-- Start of Material provided --

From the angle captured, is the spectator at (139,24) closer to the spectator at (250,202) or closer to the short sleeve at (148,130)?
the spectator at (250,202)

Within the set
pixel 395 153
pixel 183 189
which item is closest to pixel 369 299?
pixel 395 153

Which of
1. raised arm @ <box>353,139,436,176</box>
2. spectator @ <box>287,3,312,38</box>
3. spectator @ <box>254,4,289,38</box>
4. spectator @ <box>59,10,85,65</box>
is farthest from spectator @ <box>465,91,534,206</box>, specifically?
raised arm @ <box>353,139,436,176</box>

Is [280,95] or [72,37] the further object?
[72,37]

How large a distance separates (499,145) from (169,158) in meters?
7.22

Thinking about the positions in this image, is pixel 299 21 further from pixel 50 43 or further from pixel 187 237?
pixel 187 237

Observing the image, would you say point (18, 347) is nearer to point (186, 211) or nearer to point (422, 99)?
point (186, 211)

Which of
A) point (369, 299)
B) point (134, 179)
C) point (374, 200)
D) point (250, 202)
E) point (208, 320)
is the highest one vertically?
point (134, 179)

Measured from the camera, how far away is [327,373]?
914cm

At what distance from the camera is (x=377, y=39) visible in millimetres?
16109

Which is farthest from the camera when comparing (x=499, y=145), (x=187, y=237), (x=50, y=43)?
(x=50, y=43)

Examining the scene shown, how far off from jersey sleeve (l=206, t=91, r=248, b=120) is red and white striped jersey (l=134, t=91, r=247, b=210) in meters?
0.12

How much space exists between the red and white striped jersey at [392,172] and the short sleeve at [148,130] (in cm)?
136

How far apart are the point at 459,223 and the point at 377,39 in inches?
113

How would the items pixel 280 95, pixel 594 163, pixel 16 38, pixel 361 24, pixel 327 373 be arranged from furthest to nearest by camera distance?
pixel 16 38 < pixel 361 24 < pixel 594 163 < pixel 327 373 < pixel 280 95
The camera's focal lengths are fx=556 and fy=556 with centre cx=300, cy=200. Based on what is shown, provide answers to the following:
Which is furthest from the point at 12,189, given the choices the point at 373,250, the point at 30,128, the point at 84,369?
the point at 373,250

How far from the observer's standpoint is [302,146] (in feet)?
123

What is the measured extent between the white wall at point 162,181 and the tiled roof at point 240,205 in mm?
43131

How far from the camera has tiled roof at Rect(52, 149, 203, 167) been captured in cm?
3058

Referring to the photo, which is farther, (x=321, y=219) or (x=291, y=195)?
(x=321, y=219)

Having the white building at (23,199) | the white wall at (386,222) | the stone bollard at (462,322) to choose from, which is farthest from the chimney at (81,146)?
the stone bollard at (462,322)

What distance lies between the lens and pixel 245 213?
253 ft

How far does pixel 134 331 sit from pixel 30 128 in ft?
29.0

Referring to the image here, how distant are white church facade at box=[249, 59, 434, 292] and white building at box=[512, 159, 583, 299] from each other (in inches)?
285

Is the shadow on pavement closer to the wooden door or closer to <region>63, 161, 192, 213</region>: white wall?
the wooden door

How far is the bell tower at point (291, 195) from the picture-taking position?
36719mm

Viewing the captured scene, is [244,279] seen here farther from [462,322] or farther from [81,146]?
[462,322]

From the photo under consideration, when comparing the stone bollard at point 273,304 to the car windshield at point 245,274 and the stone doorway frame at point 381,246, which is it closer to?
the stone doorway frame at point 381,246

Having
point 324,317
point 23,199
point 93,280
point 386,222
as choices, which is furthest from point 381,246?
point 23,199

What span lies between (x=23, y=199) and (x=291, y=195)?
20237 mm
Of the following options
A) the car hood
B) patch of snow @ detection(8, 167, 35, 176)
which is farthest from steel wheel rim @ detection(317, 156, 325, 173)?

-- End of Material provided --

Task prompt — Reproduce each line verbatim.

Solved exercise —
From the angle captured, is the spectator at (139,24) closer to the spectator at (250,202) or closer to the short sleeve at (148,130)?
the spectator at (250,202)

Within the set
pixel 395 153
pixel 183 189
which item is closest to pixel 369 299?
pixel 395 153

Which of
1. raised arm @ <box>353,139,436,176</box>
2. spectator @ <box>287,3,312,38</box>
3. spectator @ <box>254,4,289,38</box>
4. spectator @ <box>59,10,85,65</box>
is farthest from spectator @ <box>465,91,534,206</box>, specifically?
raised arm @ <box>353,139,436,176</box>

Is [280,95] or [72,37] the further object?
[72,37]

How large a distance separates (499,145) from (169,158) in meters?
7.22

Thinking about the positions in this image, is pixel 299 21 further from pixel 50 43 or further from pixel 187 237?
pixel 187 237

Observing the image, would you say point (18, 347) is nearer to point (186, 211) or nearer to point (422, 99)?
point (186, 211)

Which of
A) point (369, 299)
B) point (134, 179)
C) point (374, 200)
D) point (250, 202)
E) point (208, 320)
is the highest one vertically?
point (134, 179)

Measured from the camera, how far away is [327,373]?
914cm

At what distance from the camera is (x=377, y=39) visible in millimetres?
16109

Which is farthest from the camera when comparing (x=499, y=145), (x=187, y=237), (x=50, y=43)?
(x=50, y=43)

Examining the scene shown, how far off from jersey sleeve (l=206, t=91, r=248, b=120) is red and white striped jersey (l=134, t=91, r=247, b=210) in meters?
0.12

How much space exists between the red and white striped jersey at [392,172] and the short sleeve at [148,130] (in cm)?
136

How far apart are the point at 459,223 and the point at 377,39 in inches?
113

How would the items pixel 280 95, pixel 594 163, pixel 16 38, pixel 361 24, pixel 327 373 be arranged from furthest to nearest by camera distance?
pixel 16 38 < pixel 361 24 < pixel 594 163 < pixel 327 373 < pixel 280 95
The camera's focal lengths are fx=556 and fy=556 with centre cx=300, cy=200. Based on what is shown, provide answers to the following:
Which is furthest from the point at 12,189, given the choices the point at 373,250, the point at 30,128, the point at 84,369?
the point at 373,250

How far from the observer's standpoint is [302,146] (in feet)?
123

What is the measured extent between the white wall at point 162,181 and the tiled roof at point 240,205 in mm?
43131

How far from the camera has tiled roof at Rect(52, 149, 203, 167) been captured in cm?
3058

Referring to the photo, which is farther, (x=321, y=219) or (x=291, y=195)?
(x=321, y=219)

Having the white building at (23,199) | the white wall at (386,222) | the stone bollard at (462,322) to choose from, which is farthest from the chimney at (81,146)?
the stone bollard at (462,322)

What distance lies between the lens and pixel 245 213?
253 ft

How far does pixel 134 331 sit from pixel 30 128 in ft?
29.0

Referring to the image here, how distant are white church facade at box=[249, 59, 434, 292] and white building at box=[512, 159, 583, 299] from each other (in inches)?
285

Is the shadow on pavement closer to the wooden door or closer to <region>63, 161, 192, 213</region>: white wall?
the wooden door

How far is the bell tower at point (291, 195) from the picture-taking position?
36719mm

Viewing the captured scene, is [244,279] seen here farther from [462,322] or farther from [81,146]?
[462,322]

From the photo under consideration, when comparing the stone bollard at point 273,304 to the car windshield at point 245,274 and the stone doorway frame at point 381,246, which is it closer to?
the stone doorway frame at point 381,246

Having
point 324,317
point 23,199
point 93,280
point 386,222
as choices, which is furthest from point 381,246?
point 23,199

What span lies between (x=23, y=199) and (x=291, y=195)?
20237 mm
Of the following options
A) the car hood
B) patch of snow @ detection(8, 167, 35, 176)
which is farthest from steel wheel rim @ detection(317, 156, 325, 173)?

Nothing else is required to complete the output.